▶ A fazer
1. Transcreva literalmente o trecho do texto sobre a manhã chuvosa em Macapá que vai de "A lida matutina" até "em seu jeito.", incluindo este último.
2. Retome o texto sobre a manhã chuvosa em Macapá, dando continuidade a ele a partir da última frase apresentada.

▶ Texto fornecido
==============================
A lida matutina nos
leva bem cedo para o exercício do dever. A cidade acorda em seu ritmo. Pessoas,
carros, propósitos, gente, tempo correndo, pensamentos, sonolências, vida. Cada
um em seu jeito.
Choveu
muito na madrugada de domingo para segunda e muito ao longo do primeiro dia da
semana. A madrugada foi bem fria e tudo muito molhado, como ainda está por
essas horas, por volta de oito e trinta da manhã. Dia pra se ficar em casa, de
preferência.
Naquela
parte da cidade, lugar de comércio intenso, logo ali na Avenida Tiradentes, no
centro de Macapá, em frente a uma loja de telefonia, vê-se algo tocante: um
grupo entregue ao cansaço, vida que não tem para onde ir, sem casa, sem
cuidados, sem carinhos. Entregues a friagem de uma noite e dia chuvosos. Exaustos,
certamente, até que encontram um lugar de abrigo, um lugar onde vencidos por
tudo, ficam. Um bando, um grupo, um coletivo, seis vidas já bem gastas, quem
sabe por maus tratos. Vagando de lugar em lugar.
Há
quem possa dizer que o bando, o grupo, por força de estímulos que a mãe
natureza impulsiona segue uma cadela no cio, mas quem vai saber se não
acompanhar mais da história? Estão ali. Quem passa acha curioso o ajuntamento. Uma
fila recostada num muro. Pela imagem, por sua composição, qualquer registro no
tempo mostraria, ao menos naquele momento, a paz conquistada. Mesmo que o corpo
reclame, mesmo que todos e todas ali deitados e deitadas no chão “saibam” a
vida seguirá assim, sabe lá por quanto tempo. Até quem sabe a próxima esquina,
até quem sabe um próximo encontro dramático, quem sabe encontrem alguma
solidariedade, quem sabe...
==============================
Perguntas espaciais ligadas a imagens
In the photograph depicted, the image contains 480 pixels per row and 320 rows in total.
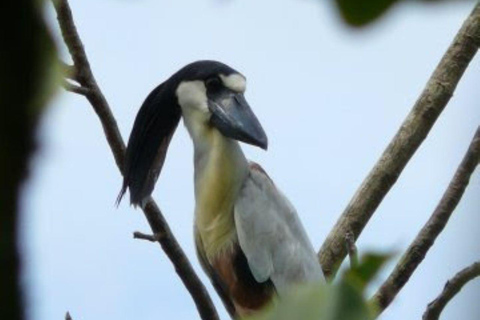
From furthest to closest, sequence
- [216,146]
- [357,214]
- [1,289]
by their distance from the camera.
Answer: [216,146]
[357,214]
[1,289]

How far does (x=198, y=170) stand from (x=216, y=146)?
14cm

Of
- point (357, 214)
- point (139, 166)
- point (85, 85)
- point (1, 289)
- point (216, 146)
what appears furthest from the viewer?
point (216, 146)

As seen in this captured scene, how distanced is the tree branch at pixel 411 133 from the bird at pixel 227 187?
244 millimetres

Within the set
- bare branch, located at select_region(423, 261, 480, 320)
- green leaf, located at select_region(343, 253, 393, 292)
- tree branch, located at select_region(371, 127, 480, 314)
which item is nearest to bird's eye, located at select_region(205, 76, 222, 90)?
tree branch, located at select_region(371, 127, 480, 314)

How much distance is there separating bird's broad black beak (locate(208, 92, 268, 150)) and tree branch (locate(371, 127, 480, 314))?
0.80m

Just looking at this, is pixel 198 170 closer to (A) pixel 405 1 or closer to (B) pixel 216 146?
(B) pixel 216 146

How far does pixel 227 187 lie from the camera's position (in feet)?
12.3

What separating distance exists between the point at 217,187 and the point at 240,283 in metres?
0.42

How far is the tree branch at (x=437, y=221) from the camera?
8.39 feet

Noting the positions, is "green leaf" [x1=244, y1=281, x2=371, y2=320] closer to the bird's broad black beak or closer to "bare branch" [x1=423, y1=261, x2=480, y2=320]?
"bare branch" [x1=423, y1=261, x2=480, y2=320]

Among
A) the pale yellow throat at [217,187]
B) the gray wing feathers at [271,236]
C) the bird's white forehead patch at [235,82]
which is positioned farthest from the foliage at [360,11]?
the bird's white forehead patch at [235,82]

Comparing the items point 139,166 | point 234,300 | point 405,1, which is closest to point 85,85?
point 139,166

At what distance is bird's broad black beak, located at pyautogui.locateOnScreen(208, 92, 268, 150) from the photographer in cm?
340

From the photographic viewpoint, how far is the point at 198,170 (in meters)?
3.91
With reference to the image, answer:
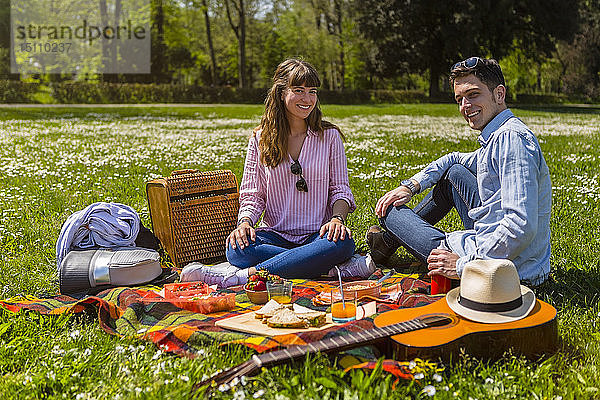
==============================
▶ Respostas do exercício
1.
A lida matutina nos
leva bem cedo para o exercício do dever. A cidade acorda em seu ritmo. Pessoas,
carros, propósitos, gente, tempo correndo, pensamentos, sonolências, vida. Cada
um em seu jeito.

2.
Mas
já é dia. Daqui a pouco certas pessoas vão atrapalhar nosso sono, vão nos
colocar pra fora daqui e vagar é o destino conhecido. Quem sabe o grupo se
mantenha. Quem sabe não exista mulher a seguir, mas somente um protegendo o
outro. Encontramos essa saída, tem funcionado. Já passamos por cada situação! Ontem
como noite de frio, hoje como dia sem diferença. Quem viesse nos perguntar diria
que a vida não é nada fácil. Nascemos, nem sabemos o porquê. Vivemos assim,
muitas vezes no abandono. Somos criaturas que se um tanto mais de atenção e
cuidados seriamos grandes companheiros, amigos, protetores. E quem não precisa
disso tudo? Já viram nosso olhar o que carrega e mostra? Pararam pra falar
conosco na rua? Acham isso estranho vindo de um de nós? Mas que estranheza
vocês nos provoca, sempre sem jeitos e sensibilidades para conosco. Afastar
bruscamente, gritar, maltratar é um tipo de fraqueza que já percebemos faz
tempo, em vocês. Aprendemos na carne como a selvageria se mostra. E não somos
nós os selvagens ou irracionais. Nossas espécies são somente diferentes.
Mas
a conversa está boa. De uma consciência pra outra. Outro dia quem sabe nos vemos
por aí. Deixa ver se ainda ficamos um pouquinho mais por aqui, do lado mais protegido,
onde não é tanto do que não temos que sentimos falta. Nesse momento somos todos
iguais nesse recanto de mundo.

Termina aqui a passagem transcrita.